_Objective_.
Quote the lines below from the one containing "The photo reveals" to the final line, both ends included; exclude the pictures.
## start Extracted material
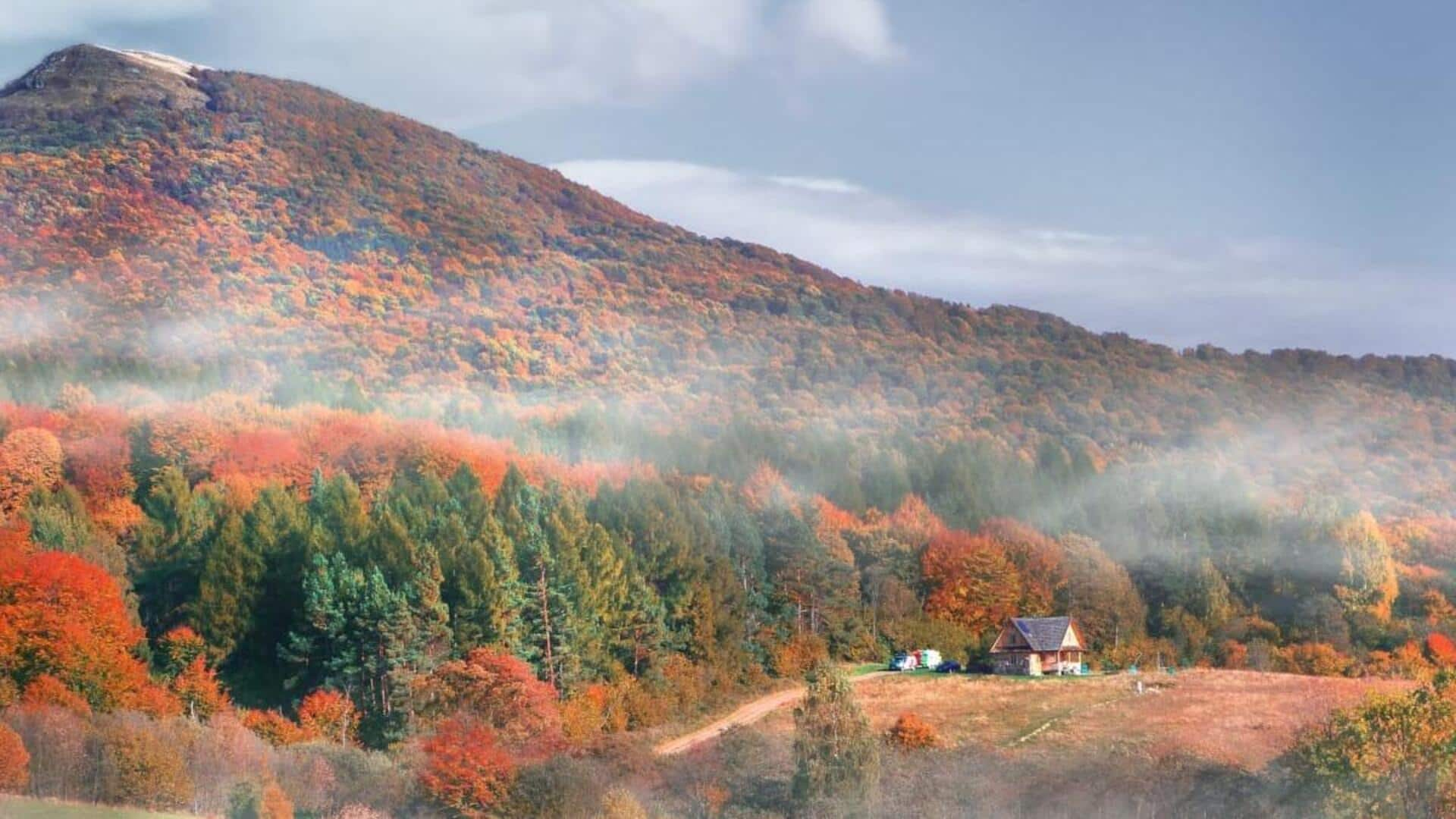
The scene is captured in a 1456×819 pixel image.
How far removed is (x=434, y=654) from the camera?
64812 millimetres

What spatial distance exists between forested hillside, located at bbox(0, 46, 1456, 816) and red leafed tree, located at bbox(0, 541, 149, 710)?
0.45ft

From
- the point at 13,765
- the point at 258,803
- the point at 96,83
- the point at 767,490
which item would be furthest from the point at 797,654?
the point at 96,83

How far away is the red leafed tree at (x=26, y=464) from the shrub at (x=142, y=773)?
26.5m

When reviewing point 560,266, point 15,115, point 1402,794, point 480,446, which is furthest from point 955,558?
point 15,115

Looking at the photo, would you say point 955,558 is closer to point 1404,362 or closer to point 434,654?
point 434,654

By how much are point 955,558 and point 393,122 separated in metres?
96.4

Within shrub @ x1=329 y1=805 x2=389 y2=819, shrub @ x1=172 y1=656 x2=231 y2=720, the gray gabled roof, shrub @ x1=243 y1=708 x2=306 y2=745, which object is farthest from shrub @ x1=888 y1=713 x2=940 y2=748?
shrub @ x1=172 y1=656 x2=231 y2=720

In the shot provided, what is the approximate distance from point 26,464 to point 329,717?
978 inches

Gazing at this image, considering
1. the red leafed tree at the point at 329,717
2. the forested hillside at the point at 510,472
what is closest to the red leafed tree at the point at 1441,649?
the forested hillside at the point at 510,472

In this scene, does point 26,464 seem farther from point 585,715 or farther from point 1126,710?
point 1126,710

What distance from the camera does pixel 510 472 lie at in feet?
267

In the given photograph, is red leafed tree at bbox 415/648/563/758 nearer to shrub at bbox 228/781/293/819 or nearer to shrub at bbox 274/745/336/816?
shrub at bbox 274/745/336/816

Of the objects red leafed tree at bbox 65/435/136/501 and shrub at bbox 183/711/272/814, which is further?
red leafed tree at bbox 65/435/136/501

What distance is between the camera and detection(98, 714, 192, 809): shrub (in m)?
48.0
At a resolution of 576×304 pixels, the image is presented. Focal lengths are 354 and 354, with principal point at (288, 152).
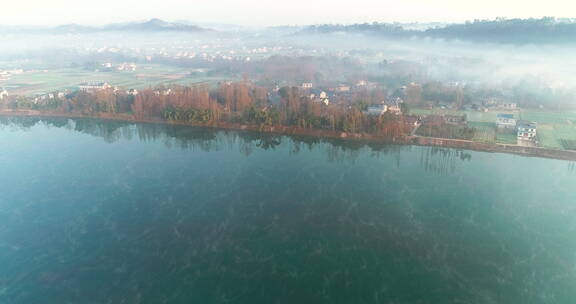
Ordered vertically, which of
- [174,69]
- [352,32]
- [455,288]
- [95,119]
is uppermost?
[352,32]

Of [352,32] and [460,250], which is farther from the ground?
[352,32]

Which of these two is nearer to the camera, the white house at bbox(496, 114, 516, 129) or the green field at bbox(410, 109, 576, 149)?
the green field at bbox(410, 109, 576, 149)

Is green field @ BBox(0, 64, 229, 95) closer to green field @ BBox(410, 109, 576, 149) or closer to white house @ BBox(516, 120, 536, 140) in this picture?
green field @ BBox(410, 109, 576, 149)

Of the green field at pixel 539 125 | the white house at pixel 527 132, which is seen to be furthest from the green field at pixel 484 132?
the white house at pixel 527 132

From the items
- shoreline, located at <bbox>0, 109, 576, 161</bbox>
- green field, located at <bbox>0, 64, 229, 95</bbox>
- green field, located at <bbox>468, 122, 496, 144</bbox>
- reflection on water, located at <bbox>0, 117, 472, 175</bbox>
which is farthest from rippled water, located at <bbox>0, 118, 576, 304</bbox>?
green field, located at <bbox>0, 64, 229, 95</bbox>

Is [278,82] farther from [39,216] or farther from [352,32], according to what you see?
[352,32]

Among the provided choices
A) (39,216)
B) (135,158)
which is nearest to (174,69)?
(135,158)
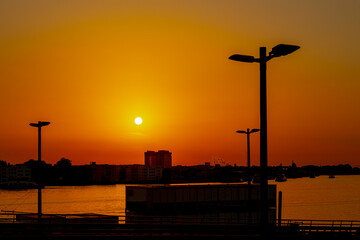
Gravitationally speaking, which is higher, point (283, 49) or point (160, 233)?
point (283, 49)

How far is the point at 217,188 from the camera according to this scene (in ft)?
263

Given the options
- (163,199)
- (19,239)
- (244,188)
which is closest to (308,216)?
(244,188)

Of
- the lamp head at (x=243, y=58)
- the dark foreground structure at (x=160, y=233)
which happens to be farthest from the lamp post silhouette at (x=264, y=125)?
the dark foreground structure at (x=160, y=233)

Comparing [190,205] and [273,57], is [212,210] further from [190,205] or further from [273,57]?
[273,57]

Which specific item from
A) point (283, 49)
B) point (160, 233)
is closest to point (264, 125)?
point (283, 49)

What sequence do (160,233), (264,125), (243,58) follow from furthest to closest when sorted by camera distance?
(160,233)
(243,58)
(264,125)

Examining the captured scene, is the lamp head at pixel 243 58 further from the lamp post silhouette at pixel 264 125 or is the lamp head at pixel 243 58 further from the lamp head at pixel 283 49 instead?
the lamp head at pixel 283 49

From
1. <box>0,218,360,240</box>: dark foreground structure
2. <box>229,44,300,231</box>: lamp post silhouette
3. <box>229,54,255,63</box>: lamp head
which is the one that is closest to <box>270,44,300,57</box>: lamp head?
<box>229,44,300,231</box>: lamp post silhouette

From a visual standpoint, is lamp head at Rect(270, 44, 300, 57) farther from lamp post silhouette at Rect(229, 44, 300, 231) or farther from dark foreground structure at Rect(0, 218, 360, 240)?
dark foreground structure at Rect(0, 218, 360, 240)

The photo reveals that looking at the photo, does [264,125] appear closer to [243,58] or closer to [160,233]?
[243,58]

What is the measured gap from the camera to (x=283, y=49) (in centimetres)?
1897

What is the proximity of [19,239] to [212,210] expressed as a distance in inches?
2172

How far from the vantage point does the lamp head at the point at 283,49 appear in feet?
62.0

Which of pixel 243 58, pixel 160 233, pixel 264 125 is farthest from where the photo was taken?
pixel 160 233
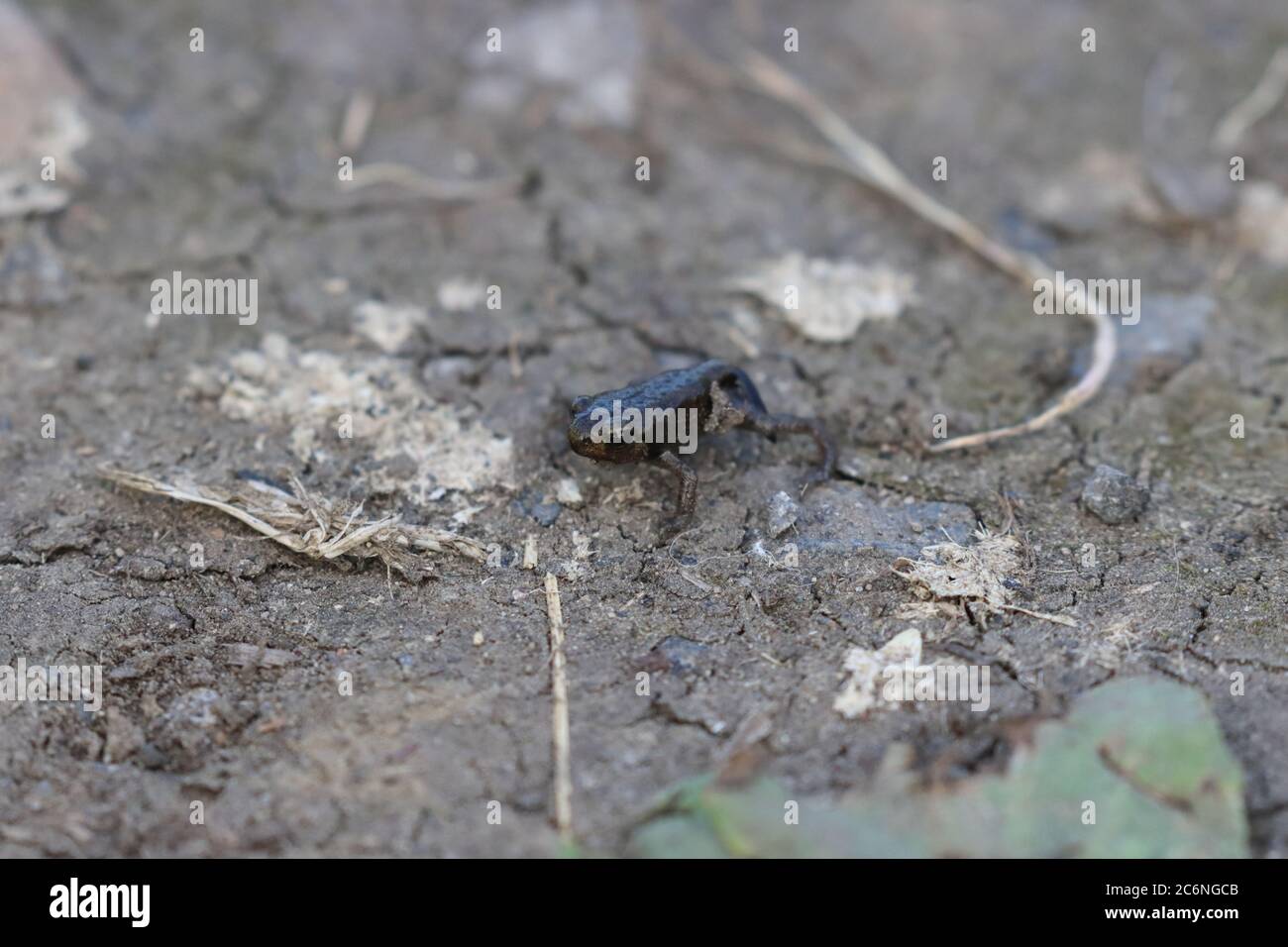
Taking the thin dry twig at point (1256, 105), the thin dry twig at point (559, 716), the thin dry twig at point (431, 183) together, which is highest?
the thin dry twig at point (1256, 105)

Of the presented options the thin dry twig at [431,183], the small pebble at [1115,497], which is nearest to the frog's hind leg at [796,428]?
the small pebble at [1115,497]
## end Extracted material
_Output for this exercise_.
The photo reveals that looking at the photo, does [264,125] appear closer to [243,58] or closer to [160,233]?
[243,58]

What is the measured gap from the camera to (x=283, y=49) (in centimetres)?
1897

What is the proximity of [19,239] to [212,210] expressed as a distance in inches?
2172

How far from the vantage point does the lamp head at the point at 283,49 appear in feet?
62.0

Which of pixel 243 58, pixel 160 233, pixel 264 125 is farthest from where the photo was taken?
pixel 160 233
Taking the thin dry twig at point (1256, 105), the thin dry twig at point (559, 716), the thin dry twig at point (431, 183) together, which is highest?
the thin dry twig at point (1256, 105)

Of the presented options the thin dry twig at [431,183], the small pebble at [1115,497], which is nearest to the frog's hind leg at [796,428]?
the small pebble at [1115,497]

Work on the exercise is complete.